Polls and Pundits (Take Two)

By on November 5, 2020 in See It Here

Someone mentioned prior to November 3 about waste of time when the topic turns to polling before an election.

Even the New York Post is reporting about the predictions going in the opposite direction of the results. That publication backed the incumbent . And it’s gonna be a while to get results–because pending decisions from pending lawsuits have been brought by the White House, despite votes being still counted.  The President doesn’t like to lose and says his legal team will point out the idiocy of counting mail-in ballots.

His attorneys and the election pundits oughta have beers together at a golf resort somewhere and whine (OK, that could be served too, though the other kind would be favored).

As networks and newspapers and social media hold the standard review of their election night work, there oughta be a discussion of what didn’t work.

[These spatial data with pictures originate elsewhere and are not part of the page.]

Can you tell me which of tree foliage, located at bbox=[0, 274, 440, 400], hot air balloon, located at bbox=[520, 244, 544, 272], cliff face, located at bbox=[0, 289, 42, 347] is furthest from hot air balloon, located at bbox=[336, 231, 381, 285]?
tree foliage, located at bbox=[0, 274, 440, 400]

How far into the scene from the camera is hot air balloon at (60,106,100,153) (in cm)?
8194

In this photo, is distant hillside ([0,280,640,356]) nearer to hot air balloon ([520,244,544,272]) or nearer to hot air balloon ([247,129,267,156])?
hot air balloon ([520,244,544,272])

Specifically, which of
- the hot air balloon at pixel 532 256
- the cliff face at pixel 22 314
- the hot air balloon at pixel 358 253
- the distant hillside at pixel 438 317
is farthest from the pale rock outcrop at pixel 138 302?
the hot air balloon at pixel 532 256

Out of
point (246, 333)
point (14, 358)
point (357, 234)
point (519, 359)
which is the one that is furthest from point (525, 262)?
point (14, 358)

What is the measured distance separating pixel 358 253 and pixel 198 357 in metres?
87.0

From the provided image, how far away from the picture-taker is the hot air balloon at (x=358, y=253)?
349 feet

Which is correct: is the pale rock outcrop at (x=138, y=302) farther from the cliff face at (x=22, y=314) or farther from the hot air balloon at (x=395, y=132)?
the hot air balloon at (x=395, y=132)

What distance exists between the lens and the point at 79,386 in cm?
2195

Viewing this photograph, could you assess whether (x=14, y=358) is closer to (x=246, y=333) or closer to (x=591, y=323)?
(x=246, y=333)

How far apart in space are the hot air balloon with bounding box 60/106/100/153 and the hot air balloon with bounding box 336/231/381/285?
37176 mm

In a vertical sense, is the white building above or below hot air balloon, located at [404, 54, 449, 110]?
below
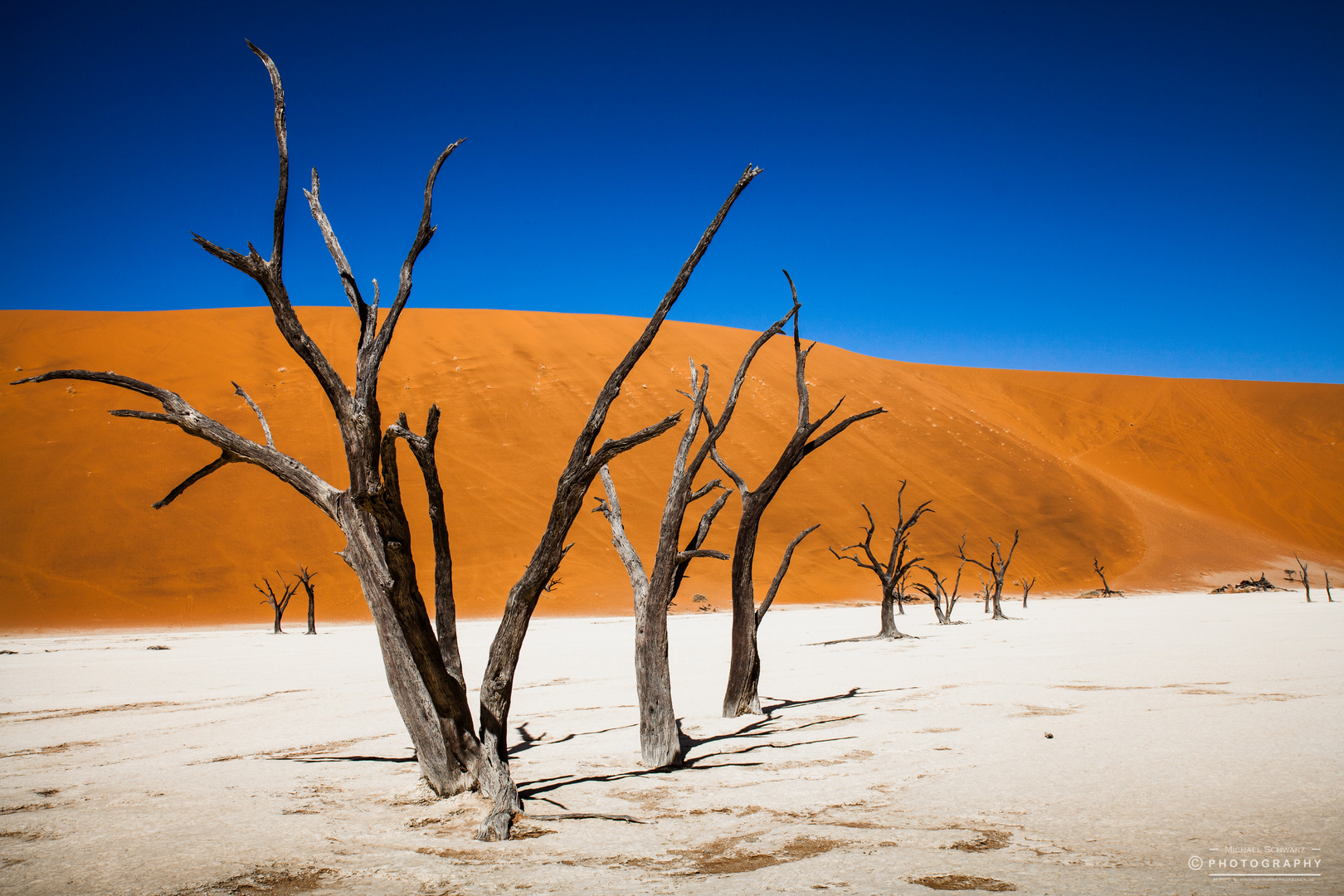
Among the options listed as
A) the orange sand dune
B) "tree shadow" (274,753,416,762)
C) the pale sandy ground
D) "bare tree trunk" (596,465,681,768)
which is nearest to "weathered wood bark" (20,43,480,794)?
the pale sandy ground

And maybe add a graphic when the pollster is asked in the next election what trends they are seeing that says “nothing to see here.” Or, take the time to set up actual interviews with key candidates/governors/local officials on what is taking place.

Another idea: forget the honorable “continuous coverage” with the fancy titles and provide updates every 30 minutes. More ads could be sold that way.

And more facts would be available than this nonsensical banter about nothingness.

Predictions, Polls and Pundits

By on October 30, 2020 in See It Here

Yeah, we are seeing the “electoral consultant” or “2020 Presidential Analyst” or just plain “election expert” graphic on all the news/talk shows suggesting how the results on November 3rd will look Wednesday morning….or Thursday…let’s just make it November 10.

I’m turning the channel when this occurs to a Liberty Commercial or the new Toyota because those contain more facts.

Last November, 2016, we learned that polls can be wrong as President Trump surprised everyone, including himself, with an electoral win over Hillary Clinton, despite her winning the popular vote. I was in a network radio newsroom with my jaw on the floor as it was announced Trump had done it, despite all the experts.

Here’s what went wrong:

Polling is done based on demographics–what do Whites or Blacks or Age or Men or Women think about a topic. What was missed in this was education. Non-college-educated Whites voted for Trump by a margin of 72-23 percent.

Hopefully this lesson will be learned on Tuesday. Me? I’m still going to check out the cost of a new roof, even though I live in a condo.